- Menagh Location of Menagh in Syria
- Coordinates: 36°31′31″N 37°02′52″E﻿ / ﻿36.5253°N 37.0478°E
- Country: Syria
- Governorate: Aleppo
- District: Azaz
- Subdistrict: Azaz

Population (2004)
- • Total: 2,128
- Time zone: UTC+2 (EET)
- • Summer (DST): UTC+3 (EEST)
- Geocode: C1569

= Menagh =

Menagh (منق, also spelled Manaq or Manq) is a town near Azaz 16 km North of Aleppo in northwestern Aleppo Governorate of northern Syria.

Administratively part of Nahiya Azaz, Manaq had a population of 2,128 in the 2004 census. Nearby localities include Azaz to the north, Maraanaz to the northwest, Kaljibrin to the east and Tell Rifaat to the south.
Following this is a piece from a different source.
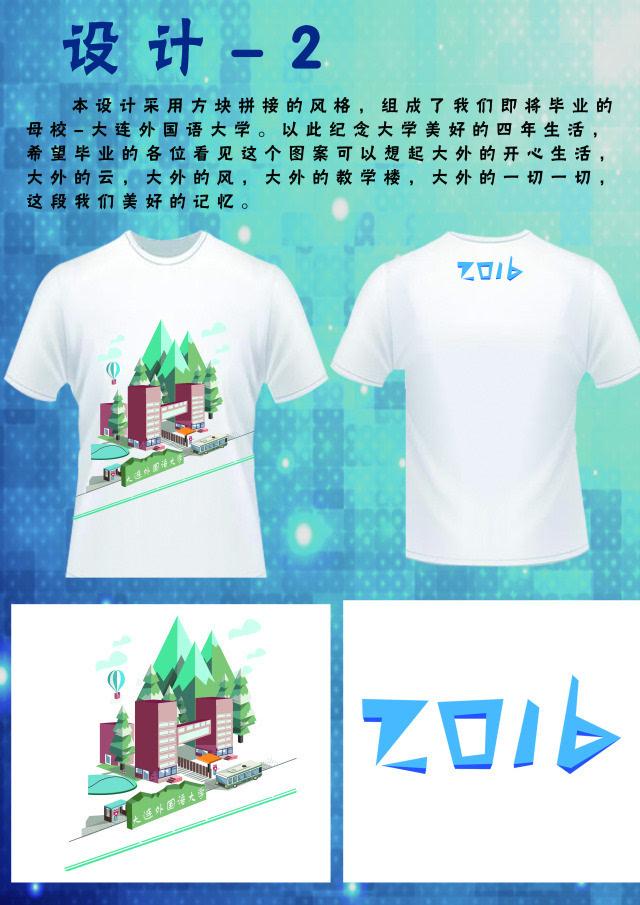[投票]2016毕业季文化衫设计方案投票活动开始啦!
Menagh is located by the Baghdad Railway connecting Aleppo with the Turkish city of Adana, and by the strategic highway 214 to Gaziantep. The Menagh Military Airbase is situated immediately to the west of the village.

==History==
During the Roman Empire Menagh was a Roman era station of the Roman Province of Syria. It was known as Minnica at this time.

===Syrian Civil War===
The Siege of Menagh Air Base took place here in 2013.
The village was captured by the Syrian Democratic Forces on 9 February 2016. On 1 December 2024, Syrian opposition armed groups under the Dawn of Freedom Operations Room announced that they had taken control of Menagh.